Three "hit me's" was the minimum.




   Of course, it becomes rather difficult to be afraid of something once you've turned it into a pile of artwork and given it an affectionate name. The more I dwelt on the dream, the more my fear gave way to fascination, and lacking any other children to play with at the time, Hit-me-hit-me-hit-me quickly attained "imaginary friend" status. I still wonder what adults must have thought of a three-year-old pretending to hop around with a faceless, self-injuring leg monster, but in my mind, he was a sort of "tamed" nightmare, following me everywhere like some sort of giant, invisible, headless puppy, sometimes hanging out with an imaginary version of his very inspiration, Roger the Eyeball.

  I'd continue to suffer as many deranged nightmares as ever, but this one marked an important turning point in my perspective. Even when I couldn't predict or control them, I was beginning to understand that my nightmares were also my creations. They belonged to me, to elaborate upon and retcon as I saw fit the moment I regained conscious control of my brain.

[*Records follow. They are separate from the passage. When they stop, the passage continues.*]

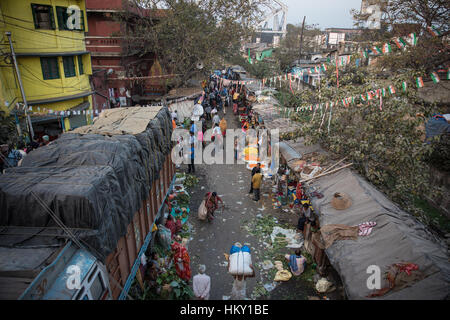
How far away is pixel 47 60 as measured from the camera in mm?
14445

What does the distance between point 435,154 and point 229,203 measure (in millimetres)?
7958

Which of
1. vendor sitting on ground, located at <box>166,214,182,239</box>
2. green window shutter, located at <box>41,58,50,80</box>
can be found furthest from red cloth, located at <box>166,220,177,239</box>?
green window shutter, located at <box>41,58,50,80</box>

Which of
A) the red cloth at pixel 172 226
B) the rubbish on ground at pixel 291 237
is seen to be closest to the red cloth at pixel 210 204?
the red cloth at pixel 172 226

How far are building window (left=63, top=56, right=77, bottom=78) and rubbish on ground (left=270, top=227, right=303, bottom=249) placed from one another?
46.8 ft

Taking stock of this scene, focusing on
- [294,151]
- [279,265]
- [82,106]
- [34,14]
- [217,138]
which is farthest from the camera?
[82,106]

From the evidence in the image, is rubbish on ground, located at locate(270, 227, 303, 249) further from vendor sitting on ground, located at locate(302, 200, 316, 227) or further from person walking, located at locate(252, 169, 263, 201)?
person walking, located at locate(252, 169, 263, 201)

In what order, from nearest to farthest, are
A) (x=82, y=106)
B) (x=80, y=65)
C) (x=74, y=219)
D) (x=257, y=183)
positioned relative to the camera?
(x=74, y=219)
(x=257, y=183)
(x=80, y=65)
(x=82, y=106)

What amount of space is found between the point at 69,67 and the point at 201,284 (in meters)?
15.2

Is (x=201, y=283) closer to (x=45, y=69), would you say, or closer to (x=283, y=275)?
(x=283, y=275)

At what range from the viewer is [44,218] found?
359cm

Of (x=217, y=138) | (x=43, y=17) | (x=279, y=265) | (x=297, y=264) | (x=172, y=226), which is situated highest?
(x=43, y=17)

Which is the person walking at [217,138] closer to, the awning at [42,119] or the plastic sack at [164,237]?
the plastic sack at [164,237]

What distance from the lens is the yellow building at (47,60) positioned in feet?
42.0

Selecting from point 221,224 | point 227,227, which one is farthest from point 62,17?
point 227,227
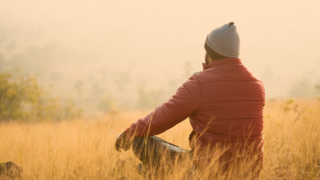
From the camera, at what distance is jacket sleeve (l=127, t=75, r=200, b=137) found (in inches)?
65.6

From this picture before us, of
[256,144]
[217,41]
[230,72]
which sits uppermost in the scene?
[217,41]

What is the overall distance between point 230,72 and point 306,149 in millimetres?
1542

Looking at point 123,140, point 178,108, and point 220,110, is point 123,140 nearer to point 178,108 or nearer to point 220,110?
point 178,108

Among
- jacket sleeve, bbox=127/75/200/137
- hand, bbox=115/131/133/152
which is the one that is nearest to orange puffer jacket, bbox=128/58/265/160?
jacket sleeve, bbox=127/75/200/137

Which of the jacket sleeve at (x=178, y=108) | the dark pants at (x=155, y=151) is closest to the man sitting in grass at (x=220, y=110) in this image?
the jacket sleeve at (x=178, y=108)

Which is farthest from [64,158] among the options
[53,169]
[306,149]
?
[306,149]

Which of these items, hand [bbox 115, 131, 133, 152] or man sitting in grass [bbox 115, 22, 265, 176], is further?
hand [bbox 115, 131, 133, 152]

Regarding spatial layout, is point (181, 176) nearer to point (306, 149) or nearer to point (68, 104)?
point (306, 149)

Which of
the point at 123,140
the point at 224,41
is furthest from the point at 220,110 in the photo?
the point at 123,140

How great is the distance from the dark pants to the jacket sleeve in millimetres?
278

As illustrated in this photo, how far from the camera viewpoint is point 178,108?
1681mm

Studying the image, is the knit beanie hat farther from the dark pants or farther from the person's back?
the dark pants

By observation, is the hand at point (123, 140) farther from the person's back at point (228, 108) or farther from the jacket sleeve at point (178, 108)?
the person's back at point (228, 108)

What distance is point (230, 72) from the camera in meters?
1.73
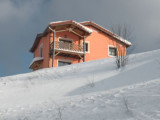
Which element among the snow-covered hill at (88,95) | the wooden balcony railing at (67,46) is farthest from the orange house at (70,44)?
the snow-covered hill at (88,95)

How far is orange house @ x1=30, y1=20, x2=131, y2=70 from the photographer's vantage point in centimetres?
1752

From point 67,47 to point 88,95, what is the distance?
1299 cm

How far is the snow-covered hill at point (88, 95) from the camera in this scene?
3.93m

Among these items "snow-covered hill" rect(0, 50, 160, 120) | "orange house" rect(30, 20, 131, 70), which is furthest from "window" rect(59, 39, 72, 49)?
"snow-covered hill" rect(0, 50, 160, 120)

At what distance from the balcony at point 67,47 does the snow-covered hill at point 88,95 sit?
24.9ft

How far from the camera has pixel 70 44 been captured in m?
18.2

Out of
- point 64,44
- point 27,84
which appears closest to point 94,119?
point 27,84

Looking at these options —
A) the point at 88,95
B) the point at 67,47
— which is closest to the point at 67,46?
the point at 67,47

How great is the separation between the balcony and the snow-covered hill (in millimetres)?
7595

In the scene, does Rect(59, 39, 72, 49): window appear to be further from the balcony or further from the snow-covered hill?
the snow-covered hill

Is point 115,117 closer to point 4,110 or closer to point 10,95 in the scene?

  Sadly, while my parents obsessively saved every scrap of paper I so much as doodled on, the original drawings of my first pet nightmare remain completely unaccounted for, possibly left deep in a long-destroyed storage shed after my childhood home was sold, but at the very least, I did add my old friend to DON'T GET SPOOKED, and maybe I'll find other places for him soon enough.




   On a final note, my domesticated nocturnal terror is likely another reason I loved the first few Silent Hill games on so many levels. The overarching aesthetic of the town's monstrous beings hit so perfectly close to my old pal and other images from my early nightmares, from their textures and shapes to the way they moved, that it almost felt like I was right back on that dark, hazy dream-world imitation of my living room floor. The "ghostly haunting" imagery and humanoid enemies of the most recent titles can just fuck themselves sideways.

  Like I said earlier, my favorite thing about these posts - as with most of my posts - has simply been your reponses. I may not have the time to reply back to every comment, but I sure as hell read them, and have sincerely hung on your every last word as you've related your own worst and weirdest childhood fears. As usual, feel free to leave me more.